Capela Santa Maria das Vitórias

Missa no rito romano tradicional em Anápolis

Artigo 6 – Se o temor servil coexiste com a caridade.

O sexto discute-se assim. – Parece que o temor servil não coexiste com a caridade.

1 – Pois, como diz Agostinho, desde que a caridade começa a habitar na alma, ela expulsa o temor, que lhe preparou o lugar.

2. Demais. – A caridade de Deus está derramada em nossos corações pelo Espírito Santo, que nos foi dado, diz a Escritura. Ora, onde há o Espírito do Senhor, aí há a liberdade, como diz ainda o Apóstolo. Ora, a liberdade, excluindo a servidão, parece que a presença da caridade exclui o temor servil.

3. Demais. – O temor servil é causado pelo amor de nós mesmos, pois a pena diminui o nosso bem próprio. Ora, o amor de Deus exclui o amor próprio, pois faz-nos desprezar a nós mesmos, como claramente o afirma Agostinho, dizendo que o amor de Deus, até o desprezo de si próprio, é que constitui a cidade de Deus. Logo, parece que, com a sua presença, a caridade exclui o temor servil.

Mas, em contrário, o temor servil é um dom do Espírito Santo, como já dissemos. Ora, a caridade presente não exclui os dons do Espírito Santo, pelos quais ele habita em nós. Logo, presente, também ela não exclui o temor servil.

SOLUÇÃO. – O temor servil é causado pelo amor de nós mesmos, pois, é o temor da pena, que constitui detrimento a esse bem. Por onde, o temor da pena pode coexistir com a caridade, do mesmo modo que o pode o amor de nós mesmos; pois, pela mesma razão por que desejamos o nosso bem, tememos ser privados dele. Ora, o amor próprio pode manter tríplice relação com a caridade. Assim, de um modo, contraria a caridade, quando pomos o nosso fim no amor do bem próprio. De outro modo, inclui-se na caridade, quando nós nos amamos a nós mesmos por causa de Deus e em Deus. De um terceiro modo, distingue-se da caridade, sem a encontrar. Assim, quando nós nos amamos levados pela ideia do nosso bem próprio, sem contudo pormos nesse bem o nosso fim. E caso idêntico ao daquele em que temos amor especial pelo nosso próximo, além do amor de caridade, fundado em Deus, quando o amamos em razão da consanguinidade, ou de qualquer outra condição humana, contudo referível à caridade.

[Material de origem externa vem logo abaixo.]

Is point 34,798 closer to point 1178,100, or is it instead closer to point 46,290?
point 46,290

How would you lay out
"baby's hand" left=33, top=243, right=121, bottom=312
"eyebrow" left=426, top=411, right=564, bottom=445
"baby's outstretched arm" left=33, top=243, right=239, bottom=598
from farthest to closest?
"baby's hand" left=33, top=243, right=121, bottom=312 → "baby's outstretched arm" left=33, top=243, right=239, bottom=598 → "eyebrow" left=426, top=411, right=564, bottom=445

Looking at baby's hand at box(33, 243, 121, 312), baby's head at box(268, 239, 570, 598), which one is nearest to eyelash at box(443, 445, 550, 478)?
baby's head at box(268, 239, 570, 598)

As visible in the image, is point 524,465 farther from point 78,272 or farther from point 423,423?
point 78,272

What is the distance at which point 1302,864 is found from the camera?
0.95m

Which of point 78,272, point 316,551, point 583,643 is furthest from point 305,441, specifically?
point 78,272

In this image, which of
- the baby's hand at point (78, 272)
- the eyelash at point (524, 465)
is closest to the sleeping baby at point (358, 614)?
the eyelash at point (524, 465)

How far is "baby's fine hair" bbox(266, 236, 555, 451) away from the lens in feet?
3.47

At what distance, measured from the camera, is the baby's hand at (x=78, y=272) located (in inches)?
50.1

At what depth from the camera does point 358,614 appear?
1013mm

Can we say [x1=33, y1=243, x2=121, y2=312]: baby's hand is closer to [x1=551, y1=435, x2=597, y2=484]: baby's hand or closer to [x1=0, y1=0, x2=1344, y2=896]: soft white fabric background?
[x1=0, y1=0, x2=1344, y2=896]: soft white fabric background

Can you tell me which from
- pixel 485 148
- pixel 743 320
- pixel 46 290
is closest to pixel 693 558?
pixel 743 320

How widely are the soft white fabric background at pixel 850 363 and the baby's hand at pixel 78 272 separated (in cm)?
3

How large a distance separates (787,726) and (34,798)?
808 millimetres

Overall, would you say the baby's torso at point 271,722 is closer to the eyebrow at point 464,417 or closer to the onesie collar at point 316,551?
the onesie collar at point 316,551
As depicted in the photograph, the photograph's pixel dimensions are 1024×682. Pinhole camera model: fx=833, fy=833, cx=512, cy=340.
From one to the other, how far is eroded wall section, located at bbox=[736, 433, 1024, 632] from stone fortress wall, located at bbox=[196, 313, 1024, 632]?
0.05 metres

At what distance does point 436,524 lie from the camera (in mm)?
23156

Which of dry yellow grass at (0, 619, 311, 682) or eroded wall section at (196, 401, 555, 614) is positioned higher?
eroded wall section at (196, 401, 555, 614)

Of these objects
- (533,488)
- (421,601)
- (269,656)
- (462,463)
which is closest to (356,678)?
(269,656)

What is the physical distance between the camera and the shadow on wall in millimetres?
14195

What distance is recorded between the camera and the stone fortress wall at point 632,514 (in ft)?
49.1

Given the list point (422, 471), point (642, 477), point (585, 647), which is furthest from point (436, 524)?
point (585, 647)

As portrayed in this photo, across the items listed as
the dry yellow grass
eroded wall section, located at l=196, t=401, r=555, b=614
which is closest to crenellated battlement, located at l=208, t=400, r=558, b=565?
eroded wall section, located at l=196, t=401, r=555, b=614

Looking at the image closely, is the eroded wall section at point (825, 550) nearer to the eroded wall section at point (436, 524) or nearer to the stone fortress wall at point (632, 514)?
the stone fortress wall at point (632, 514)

Portanto, o temor da pena está, de um modo, incluso na caridade; pois, separarmo-nos de Deus é uma pena, que a caridade teme sobretudo; e isto constitui o temor casto. De outro modo, encontrar a caridade, quando procuramos evitar a pena contrária ao nosso bem natural, como sendo o mal principal contrário ao bem que amamos como fim, e então o temor da pena não coexiste com a caridade. De outro modo, enfim, o temor da pena distingue-se substancialmente do temor casto, quando tememos o mal da pena, não por causa da separação de Deus, mas por ser nocivo ao nosso bem próprio. E, contudo não fazemos desse bem o nosso fim, e por isso não tememos o referido mal como um mal principal. Ora, esse temor da pena pode coexistir com a caridade. Mas não se chama servil senão quando a pena é temida como o mal principal, conforme do sobredito se colhe. Por onde o temor servil, como tal, não coexiste com a caridade; mas, a substância desse temor pode com ela coexistir, assim como o amor próprio pode coexistir com a mesma.

DONDE A RESPOSTA À PRIMEIRA OBJEÇÃO. –­ No lugar citado, Agostinho se refere ao temor enquanto servil.

E do mesmo modo argumentam as duas outras objeções.